Goals:
A: Copy everything from "Hydra (http://hydra.cc) would" down to "in the future)." in the feature request on learning-rate scaling, swapping "arithmetic operations" for "math expressions".
B: In the issue on auto-scaling the learning rate, what default value is proposed for the ClassificationTask flag?

Source document:
┏━━
Auto scale learning rate based on batch size

Open vreis opened this issue 6 years ago • 1 comments

🚀 Feature

Motivation

Changing the number of workers in distributed training requires adjusting hyperparameters. https://arxiv.org/abs/1706.02677 proposed a linear scaling rule to adjust the learning rate based on the batch size

Pitch

ClassificationTask should have a flag (default True), that would rescale the learning rate based on the batch size. The task is a natural place to put this since we don't want all parameter schedulers to reimplement the same logic. We could consider having the same in the optimizer instead, but I have a sense it'll require more boilerplate.

Alternatives

Hydra (http://hydra.cc) would enable a different solution for this problem: the config file could have a "rescale" parameter for the learning rate, and we could use the "interpolation" feature to rescale by "1/{batch_size}", where batch_size is defined elsewhere in the config.

Dec 05 '19 16:12 vreis

Interpolation does not support arithmetic operations (there is an enhancement request in OmegaConf that I will consider in the future).

For now, you could use to get the batch size into the model, and do the auto scaling in code.

model:
   params:
      ...
      batch_size: ${batch_size}

and do the division in the code.

Jan 09 '20 22:01 omry
┗━━
Recorded information:
┏━━
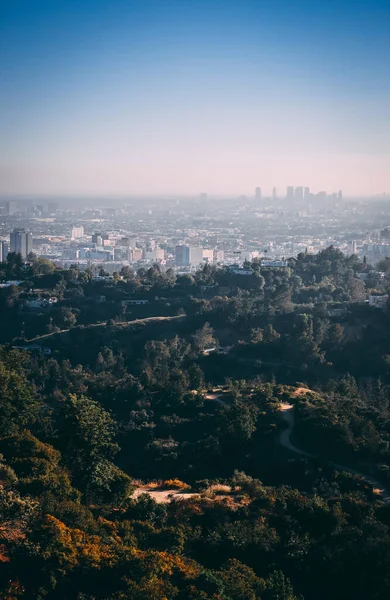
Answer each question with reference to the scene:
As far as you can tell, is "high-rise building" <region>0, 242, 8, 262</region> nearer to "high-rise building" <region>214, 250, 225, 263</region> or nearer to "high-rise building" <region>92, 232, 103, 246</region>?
"high-rise building" <region>92, 232, 103, 246</region>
┗━━
Responses in order:
A:
Hydra (http://hydra.cc) would enable a different solution for this problem: the config file could have a "rescale" parameter for the learning rate, and we could use the "interpolation" feature to rescale by "1/{batch_size}", where batch_size is defined elsewhere in the config.

Dec 05 '19 16:12 vreis

Interpolation does not support math expressions (there is an enhancement request in OmegaConf that I will consider in the future).

B: True